Records for this exercise:

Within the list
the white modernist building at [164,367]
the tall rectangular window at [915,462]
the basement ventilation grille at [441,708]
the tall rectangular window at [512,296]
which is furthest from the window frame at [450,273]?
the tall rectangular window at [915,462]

==

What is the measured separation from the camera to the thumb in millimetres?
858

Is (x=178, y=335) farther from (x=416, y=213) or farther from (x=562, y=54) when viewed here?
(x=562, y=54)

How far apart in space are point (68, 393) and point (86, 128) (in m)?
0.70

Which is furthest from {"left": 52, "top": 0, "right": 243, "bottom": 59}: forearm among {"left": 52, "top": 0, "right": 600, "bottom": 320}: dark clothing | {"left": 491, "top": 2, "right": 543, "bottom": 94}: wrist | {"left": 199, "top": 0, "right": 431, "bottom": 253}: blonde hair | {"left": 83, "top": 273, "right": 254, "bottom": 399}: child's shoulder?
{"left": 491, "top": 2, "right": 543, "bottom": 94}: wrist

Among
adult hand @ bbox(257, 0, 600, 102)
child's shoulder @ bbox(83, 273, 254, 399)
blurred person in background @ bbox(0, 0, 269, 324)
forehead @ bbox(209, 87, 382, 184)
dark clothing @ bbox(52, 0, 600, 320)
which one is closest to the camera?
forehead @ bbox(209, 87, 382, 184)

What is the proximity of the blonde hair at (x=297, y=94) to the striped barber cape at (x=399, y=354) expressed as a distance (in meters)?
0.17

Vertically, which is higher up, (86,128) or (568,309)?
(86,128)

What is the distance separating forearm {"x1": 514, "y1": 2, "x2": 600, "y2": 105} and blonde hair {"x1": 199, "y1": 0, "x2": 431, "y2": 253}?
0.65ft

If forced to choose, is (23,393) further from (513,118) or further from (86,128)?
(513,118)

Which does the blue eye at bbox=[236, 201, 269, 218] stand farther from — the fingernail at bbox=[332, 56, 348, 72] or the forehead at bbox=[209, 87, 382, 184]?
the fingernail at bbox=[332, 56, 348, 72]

--

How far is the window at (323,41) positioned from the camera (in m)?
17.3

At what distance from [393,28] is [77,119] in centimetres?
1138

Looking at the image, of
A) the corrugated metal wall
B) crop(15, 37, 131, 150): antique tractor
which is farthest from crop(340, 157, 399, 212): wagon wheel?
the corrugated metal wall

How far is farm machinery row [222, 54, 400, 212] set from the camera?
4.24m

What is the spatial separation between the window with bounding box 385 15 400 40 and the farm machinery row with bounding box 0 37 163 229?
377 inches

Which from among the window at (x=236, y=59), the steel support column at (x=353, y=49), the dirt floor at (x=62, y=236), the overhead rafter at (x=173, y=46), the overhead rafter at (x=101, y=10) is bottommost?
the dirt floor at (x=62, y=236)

Work to complete: Please pull out every line of the listing above that contains the string "right", copying each such line unchanged. Case counts.

Output for this exercise:
Which is furthest from {"left": 52, "top": 0, "right": 243, "bottom": 59}: forearm among {"left": 52, "top": 0, "right": 600, "bottom": 320}: dark clothing | {"left": 491, "top": 2, "right": 543, "bottom": 94}: wrist | {"left": 199, "top": 0, "right": 431, "bottom": 253}: blonde hair | {"left": 83, "top": 273, "right": 254, "bottom": 399}: child's shoulder?
{"left": 491, "top": 2, "right": 543, "bottom": 94}: wrist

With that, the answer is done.